François Pérol pourrait devenir le nouveau patron du mariage entre la Banque Populaire et la Caisse d’Epargne.
 

Une polémique économique autour de cette personne puisque François Pérol est actuellement un conseiller du président Nicolas Sarkozy et c’est lui, dans le gouvernement qui aurait chapotté le rapprochement entre les 2 banques. Les membres de l’opposition crient au scandale notamment par François Bayrou qui affirme que la nomination de François Pérol est illégale à la tête de la fusion Banque Populaire-Caisse d’Epargne.

Tous les textes, à la fois de déontologie et du code pénal, indiquent qu’il est interdit à une personne ayant exercé l’autorité publique sur une entreprise privée, qu’elle soit fonctionnaire ou agent temporaire, d’exercer quelque fonction que ce soit dans cette entreprise avant un délai de trois ans révolus.

Christine Lagarde de son côté souhaite que cette fusion ait lieu le plus rapidement possible, décision jeudi 26 février.La fusion entre la Banque Populaire et la Caisse d’Epargne annoncerait le mauvais résultat des 2 banques, avec des dettes à compenser.
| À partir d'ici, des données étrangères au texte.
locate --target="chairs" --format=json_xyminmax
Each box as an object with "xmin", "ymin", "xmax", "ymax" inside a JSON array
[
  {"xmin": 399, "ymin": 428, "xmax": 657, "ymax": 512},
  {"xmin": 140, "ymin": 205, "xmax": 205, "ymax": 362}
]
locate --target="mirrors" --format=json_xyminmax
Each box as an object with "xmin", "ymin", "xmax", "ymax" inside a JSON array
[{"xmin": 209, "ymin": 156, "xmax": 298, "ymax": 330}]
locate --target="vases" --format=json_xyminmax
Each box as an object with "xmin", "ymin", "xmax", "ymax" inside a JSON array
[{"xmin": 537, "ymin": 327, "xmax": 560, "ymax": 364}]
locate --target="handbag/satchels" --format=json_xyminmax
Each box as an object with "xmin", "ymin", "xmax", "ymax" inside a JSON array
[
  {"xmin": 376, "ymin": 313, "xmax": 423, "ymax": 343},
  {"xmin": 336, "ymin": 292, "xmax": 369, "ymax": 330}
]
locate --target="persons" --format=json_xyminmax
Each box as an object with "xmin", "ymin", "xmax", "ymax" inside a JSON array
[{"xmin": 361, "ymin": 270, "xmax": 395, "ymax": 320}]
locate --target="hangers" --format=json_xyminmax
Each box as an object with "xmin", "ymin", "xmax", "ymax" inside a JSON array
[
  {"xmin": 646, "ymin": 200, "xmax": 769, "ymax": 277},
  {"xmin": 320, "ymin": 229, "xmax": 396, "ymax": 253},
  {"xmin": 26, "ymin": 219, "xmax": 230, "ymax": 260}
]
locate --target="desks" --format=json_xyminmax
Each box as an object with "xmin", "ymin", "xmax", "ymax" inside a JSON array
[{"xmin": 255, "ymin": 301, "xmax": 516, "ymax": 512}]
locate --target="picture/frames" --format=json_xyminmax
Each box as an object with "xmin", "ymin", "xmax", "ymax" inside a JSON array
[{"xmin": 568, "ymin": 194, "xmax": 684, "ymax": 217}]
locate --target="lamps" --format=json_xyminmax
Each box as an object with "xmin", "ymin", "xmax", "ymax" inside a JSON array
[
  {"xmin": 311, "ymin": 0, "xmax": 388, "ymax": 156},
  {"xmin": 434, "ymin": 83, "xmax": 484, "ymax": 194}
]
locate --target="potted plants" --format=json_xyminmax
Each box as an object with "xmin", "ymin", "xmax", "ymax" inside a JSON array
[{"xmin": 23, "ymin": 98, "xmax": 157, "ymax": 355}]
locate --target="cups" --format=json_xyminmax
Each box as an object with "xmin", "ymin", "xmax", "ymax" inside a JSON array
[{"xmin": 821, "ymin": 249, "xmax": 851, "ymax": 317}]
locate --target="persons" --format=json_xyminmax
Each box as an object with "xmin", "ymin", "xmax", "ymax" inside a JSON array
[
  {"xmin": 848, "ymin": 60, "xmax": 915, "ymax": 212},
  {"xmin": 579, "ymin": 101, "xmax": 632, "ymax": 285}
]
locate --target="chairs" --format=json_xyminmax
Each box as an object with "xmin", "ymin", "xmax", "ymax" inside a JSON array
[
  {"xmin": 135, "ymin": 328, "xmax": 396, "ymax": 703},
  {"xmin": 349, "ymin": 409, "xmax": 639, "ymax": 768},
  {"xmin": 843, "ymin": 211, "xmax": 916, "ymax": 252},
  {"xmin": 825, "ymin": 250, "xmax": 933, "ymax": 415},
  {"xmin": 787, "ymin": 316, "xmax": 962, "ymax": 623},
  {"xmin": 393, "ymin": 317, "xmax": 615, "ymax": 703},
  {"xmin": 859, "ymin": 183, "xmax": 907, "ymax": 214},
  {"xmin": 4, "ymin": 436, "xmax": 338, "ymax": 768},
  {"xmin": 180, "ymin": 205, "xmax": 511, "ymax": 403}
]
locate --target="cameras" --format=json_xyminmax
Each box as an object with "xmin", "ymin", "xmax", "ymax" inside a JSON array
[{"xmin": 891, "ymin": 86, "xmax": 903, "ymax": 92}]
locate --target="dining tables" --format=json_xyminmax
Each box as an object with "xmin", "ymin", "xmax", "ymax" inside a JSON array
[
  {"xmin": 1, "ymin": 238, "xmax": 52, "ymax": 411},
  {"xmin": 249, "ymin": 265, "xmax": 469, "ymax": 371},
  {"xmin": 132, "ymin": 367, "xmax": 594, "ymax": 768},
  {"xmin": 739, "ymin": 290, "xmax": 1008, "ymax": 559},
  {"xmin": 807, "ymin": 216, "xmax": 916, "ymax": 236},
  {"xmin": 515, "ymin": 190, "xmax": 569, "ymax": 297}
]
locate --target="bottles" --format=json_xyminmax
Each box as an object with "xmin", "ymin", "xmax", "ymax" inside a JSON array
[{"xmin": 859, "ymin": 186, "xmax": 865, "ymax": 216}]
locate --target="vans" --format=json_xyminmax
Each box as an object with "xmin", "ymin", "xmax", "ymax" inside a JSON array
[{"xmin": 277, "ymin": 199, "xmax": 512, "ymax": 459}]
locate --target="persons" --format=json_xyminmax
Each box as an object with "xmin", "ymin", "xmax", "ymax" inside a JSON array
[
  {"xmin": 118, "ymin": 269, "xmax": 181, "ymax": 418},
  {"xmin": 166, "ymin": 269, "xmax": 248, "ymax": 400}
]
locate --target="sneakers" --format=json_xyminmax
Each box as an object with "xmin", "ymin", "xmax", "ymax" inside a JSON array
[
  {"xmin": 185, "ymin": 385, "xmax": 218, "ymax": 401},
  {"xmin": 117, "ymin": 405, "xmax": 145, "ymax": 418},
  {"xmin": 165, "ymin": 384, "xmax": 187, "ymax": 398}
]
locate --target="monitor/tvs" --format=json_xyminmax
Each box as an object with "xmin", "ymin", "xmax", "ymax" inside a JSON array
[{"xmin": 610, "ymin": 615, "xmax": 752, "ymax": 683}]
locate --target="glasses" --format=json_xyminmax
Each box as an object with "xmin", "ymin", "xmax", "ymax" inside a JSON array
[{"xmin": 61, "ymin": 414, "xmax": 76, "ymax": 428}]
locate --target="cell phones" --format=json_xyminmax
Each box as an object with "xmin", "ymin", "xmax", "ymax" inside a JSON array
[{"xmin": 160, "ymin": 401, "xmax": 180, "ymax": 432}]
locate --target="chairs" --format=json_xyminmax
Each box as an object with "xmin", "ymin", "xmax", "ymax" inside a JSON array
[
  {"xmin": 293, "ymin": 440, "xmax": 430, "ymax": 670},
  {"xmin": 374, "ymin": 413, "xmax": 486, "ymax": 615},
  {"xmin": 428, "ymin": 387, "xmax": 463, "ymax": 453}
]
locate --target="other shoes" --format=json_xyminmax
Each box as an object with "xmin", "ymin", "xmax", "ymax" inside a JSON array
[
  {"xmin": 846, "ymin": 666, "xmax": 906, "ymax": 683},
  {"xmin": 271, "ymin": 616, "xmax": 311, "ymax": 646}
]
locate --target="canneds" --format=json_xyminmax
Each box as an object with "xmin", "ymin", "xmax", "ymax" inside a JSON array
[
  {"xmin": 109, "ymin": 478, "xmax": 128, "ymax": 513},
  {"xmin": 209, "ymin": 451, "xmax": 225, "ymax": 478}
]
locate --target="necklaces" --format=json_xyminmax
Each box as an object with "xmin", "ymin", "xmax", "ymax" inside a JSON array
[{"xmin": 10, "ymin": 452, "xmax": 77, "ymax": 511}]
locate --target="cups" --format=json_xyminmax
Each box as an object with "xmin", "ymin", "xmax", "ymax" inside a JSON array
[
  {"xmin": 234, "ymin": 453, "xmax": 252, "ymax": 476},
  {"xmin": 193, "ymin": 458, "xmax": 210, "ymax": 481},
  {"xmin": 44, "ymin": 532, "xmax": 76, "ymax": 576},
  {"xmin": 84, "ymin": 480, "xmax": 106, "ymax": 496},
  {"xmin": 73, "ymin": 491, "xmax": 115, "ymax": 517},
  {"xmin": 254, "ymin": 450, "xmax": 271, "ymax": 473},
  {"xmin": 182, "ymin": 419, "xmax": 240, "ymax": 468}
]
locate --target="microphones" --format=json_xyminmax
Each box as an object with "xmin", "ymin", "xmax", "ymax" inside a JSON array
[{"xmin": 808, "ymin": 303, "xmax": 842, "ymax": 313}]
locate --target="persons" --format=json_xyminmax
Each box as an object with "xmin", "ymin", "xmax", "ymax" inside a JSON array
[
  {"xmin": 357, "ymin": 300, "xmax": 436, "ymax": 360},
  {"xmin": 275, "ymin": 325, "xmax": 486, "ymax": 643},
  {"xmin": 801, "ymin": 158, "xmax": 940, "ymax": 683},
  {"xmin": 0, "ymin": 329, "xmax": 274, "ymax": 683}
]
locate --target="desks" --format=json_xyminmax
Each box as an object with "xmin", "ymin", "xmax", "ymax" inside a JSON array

Le rapprochement des deux banques, s’il se concrétisait, regrouperait 8.000 agences en France en employant 98.000 personnes et servant 35 millions de clients (dont 24 millions de Livrets A pour les Caisses d’Epargne). Plutôt pas mal !
Le Crédit Agricole, premier réseau bancaire en France actuellement, compte plus de 7.000 agences.

 
 

La ministre de l’Economie et des Finances Christine Lagarde était l’invité lundi matin de Jean-Pierre Elkabbach. Elle annonce que l’Etat va injecter "entre 2,5 et 5 milliards d’euros" sous la forme de prêts subordonnés dans le nouvel ensemble issu de la fusion entre Caisse d’Epargne et Banque Populaire qui doit être annoncée cette semaine. Elle précise qu’il y aura une évolution du management, mais qu’aucune décision n’a encore été prise. Si François Pérol, secrétaire général adjoint de l’Elysée, était choisi pour diriger l’ensemble, ce serait un choix de confiance et de compétences, estime Christine Lagarde.